El Khat, vient de la plante Khat, une plante qui produit des effets psychotropes proches de l’amphétamine quand on mâche ses feuilles. On les trouve dans toute l’Afrique de l’Est et sur la péninsule arabique, et elle est assez répandue par la communauté yéménite immigré en Israël. Et justement, le leader du groupe est un Israélien d’origine yéménite. Il a choisi le nom El Khat pour une raison assez simple, le khat, c’est addictif, et ça tient éveillé, le groupe El Khat, aussi ! Ce fameux leader, c’est Eyal el Wahab, et à ses côtés dans El Khat, on trouve 3 autres musiciens, qui viennent, d’Irak, de Pologne, et du Maroc, pourtant le groupe est basé à Tel Aviv.

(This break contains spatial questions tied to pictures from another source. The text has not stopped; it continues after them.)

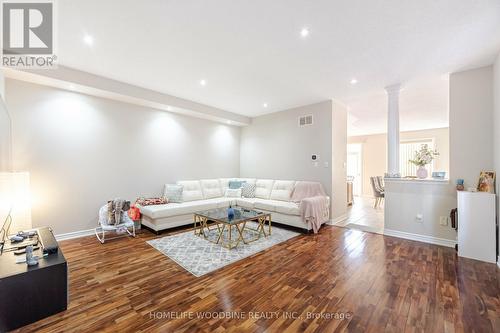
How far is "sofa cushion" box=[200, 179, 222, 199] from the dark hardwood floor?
2.25m

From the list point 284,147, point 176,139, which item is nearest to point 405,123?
point 284,147

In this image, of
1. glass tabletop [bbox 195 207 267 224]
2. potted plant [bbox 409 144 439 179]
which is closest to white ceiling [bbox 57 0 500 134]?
potted plant [bbox 409 144 439 179]

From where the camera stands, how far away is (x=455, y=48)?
2.71 m

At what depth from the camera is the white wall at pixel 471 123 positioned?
3.20 metres

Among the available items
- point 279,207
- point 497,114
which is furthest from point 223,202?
point 497,114

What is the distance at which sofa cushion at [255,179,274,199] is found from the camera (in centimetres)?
541

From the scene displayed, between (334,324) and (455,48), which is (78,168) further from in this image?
(455,48)

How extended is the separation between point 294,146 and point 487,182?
10.9ft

El Khat repose autour d’un concept simple, mais original. Faire de la musique avec des matériaux de récupération. Eyal récupère tout, boîtes de conserve, roues de vélo, bidons, tout ce que les gens jettent, pour lui ça a de la valeur, parce qu’il en fait de la musique. Un bidon en plastique, un pied de chaise, de la corde, avec du savoir-faire et les bons outils, t’arrives à une guitare. Sur la chaîne YouTube d’El Khat, il y a une vidéo, qui s’appelle Instrument Making, où on voit justement Eyal récupérer des déchets et les transformer pour arriver à un instrument à 2 cordes, qui sonne. À côté des instruments de récup, ils utilisent quand même quelques « vrais » instruments, guitare, trompette, darbouka, et synthés.

Pas de message

Le titre de l’album, c’est un assemblage de plusieurs références, « Alawi » ça viens du chanteur yéménite Faisal Alawi. Et le petit Op.99 à la fin, ce n’est pas parce qu’El Khat a sorti 98 albums avant celui-là, loin de là même. C’est tout juste leur deuxième. Op.99 c’est juste une façon d’attribuer à leur art le même respect qui est mis sur la musique classique occidentale. La référence à un chanteur yéménite ne vient pas de nulle part, depuis les débuts d’El Khat, le but est de faire de la musique proche de celle du Yémen. En créant El Khat, Eyal voulait reproduire les sons des rues du Yémen, les musiciens qui jouent avec ce qu’ils ont sous la main, ça peut être des boîtes de conserve ou n’importe quoi. Dans le premier album d’El Khat, Saadia Jefferson, qui est sorti en 2019, le groupe reprenait des chansons traditionnelles yéménites et ils les revisitaient dans un groove plus funky. Dans Albat Alawi Op.99, il n’y a que des compo originales d’Eyal el Wahab, et la couleur de la musique est beaucoup plus traditionnelle. Eyal n’a pas commencé la musique avec El Khat, déjà, il a appris en autodidacte, à la base, il était charpentier. Après, il a rejoint l’orchestre Andalou de Jérusalem, en tant que violoncelliste, sans même savoir lire la musique. Mais au bout d’un moment, il a eu envie de faire ses propres compositions, et de se reconnecter à ses racines yéménites. Eyal revendique ne pas avoir de message, il cherche juste à reproduire la musique populaire yéménite, mais il est aussi très attaché au fait de récupérer et réutiliser ce que les gens jettent.